The tales lack any shared narrative thread, and the absence of transitions (save frequent fade-to-black sequences) serves to isolate them even more. Still, it’s difficult to pluck any one of these outings from the remainder. In each episode, Szifron manages to conjure a story just as compelling as the last, doing so through a plethora of scenarios that, at first glance, appear miles from one another. Although they are distinct, these servings of vengeance are difficult to swallow separately.

Watching Wild Tales isn’t terribly far off from something like Breaking Bad, where tension and death run rampant at a moment’s notice. Cinematographer Javier Juliá is a master of the frame, each shot set with clean symmetry and garnishing a visual vibrancy even within the grimiest of locales. Yet it all begs to be shattered with a dramatic (and sometimes literal) mallet.

That’s not say that Szifron leaves us anticipating another explosion, expletive, or bloody nose. The fifth movement, for instance, is primarily driven by dialog, only broken by violence in the tale’s final milliseconds. It’s this cycle of refrain and reckless abandon that makes the Wild Tales so compelling. The almost inadvertent intricacy of these episodes, save the first, conveys a formula that many feature-length films botch.
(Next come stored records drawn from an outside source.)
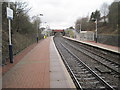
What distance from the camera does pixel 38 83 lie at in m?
5.85

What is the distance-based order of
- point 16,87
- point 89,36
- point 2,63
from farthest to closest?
point 89,36, point 2,63, point 16,87

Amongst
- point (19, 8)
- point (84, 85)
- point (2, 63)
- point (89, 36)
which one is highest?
point (19, 8)

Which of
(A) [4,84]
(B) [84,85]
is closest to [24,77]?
(A) [4,84]

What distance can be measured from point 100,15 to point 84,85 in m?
82.8

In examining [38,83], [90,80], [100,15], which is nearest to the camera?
[38,83]

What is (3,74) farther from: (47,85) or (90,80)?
(90,80)

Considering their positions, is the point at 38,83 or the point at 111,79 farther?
the point at 111,79

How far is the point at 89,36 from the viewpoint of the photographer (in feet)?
127

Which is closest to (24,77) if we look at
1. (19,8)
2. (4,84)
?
(4,84)

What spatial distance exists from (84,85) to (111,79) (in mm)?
1768

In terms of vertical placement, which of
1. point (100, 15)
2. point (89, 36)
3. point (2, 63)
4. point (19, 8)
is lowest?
point (2, 63)

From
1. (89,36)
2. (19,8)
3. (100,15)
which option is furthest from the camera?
(100,15)

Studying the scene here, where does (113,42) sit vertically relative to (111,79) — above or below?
above

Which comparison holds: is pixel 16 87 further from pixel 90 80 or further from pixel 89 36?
pixel 89 36
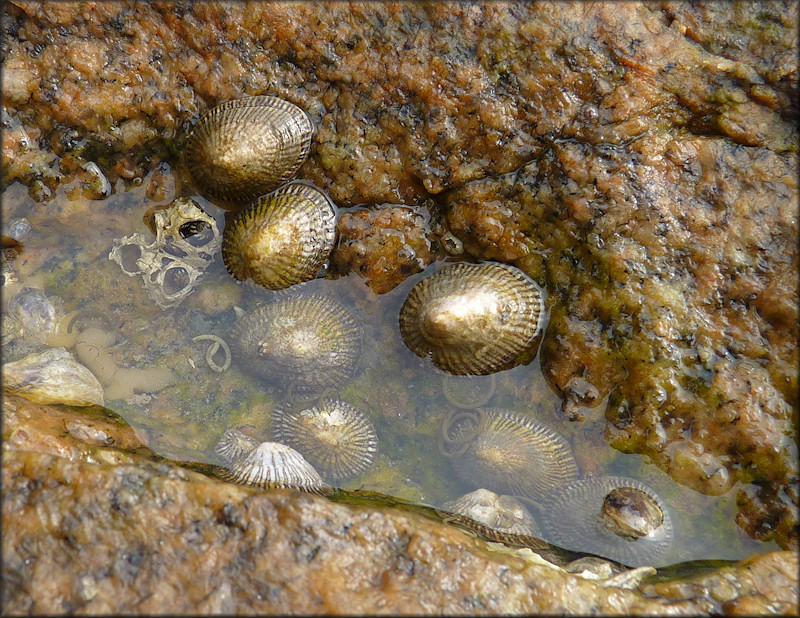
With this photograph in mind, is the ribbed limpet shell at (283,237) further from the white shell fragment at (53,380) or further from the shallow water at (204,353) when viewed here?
the white shell fragment at (53,380)

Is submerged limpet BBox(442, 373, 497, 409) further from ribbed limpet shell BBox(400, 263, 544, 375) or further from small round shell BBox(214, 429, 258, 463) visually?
small round shell BBox(214, 429, 258, 463)

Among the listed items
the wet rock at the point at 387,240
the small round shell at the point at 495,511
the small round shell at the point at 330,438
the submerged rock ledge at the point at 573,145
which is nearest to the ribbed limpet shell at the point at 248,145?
the submerged rock ledge at the point at 573,145

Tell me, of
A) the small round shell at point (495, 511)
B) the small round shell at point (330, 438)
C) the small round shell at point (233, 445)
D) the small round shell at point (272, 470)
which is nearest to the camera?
the small round shell at point (272, 470)

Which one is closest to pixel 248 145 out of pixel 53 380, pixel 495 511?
pixel 53 380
The performances, though adequate, can be divvied up more easily. Darin’s disgruntled bomb-maker echoes shades of Bryan Cranston’s Walter White, though not to the point of blatant mimicry. Rivas’ performance is the most exceptional, shifting organically from a vulnerable, downtrodden wife to a domineering femme fatale. Many of the players satisfy their roles easily enough, but few exhibit anything close to the range of the aforementioned actress.

Wild Tales is hellacious, invigorating, and perhaps one of the most American films to emerge from Argentina. Szifron wields violence in a way very few — though my mind drifts to Tarantino — have executed effectively. It’s far from snagging a Palme d’Or anytime soon, but it does encourage us to indulge, enjoy, and have a fucking good time.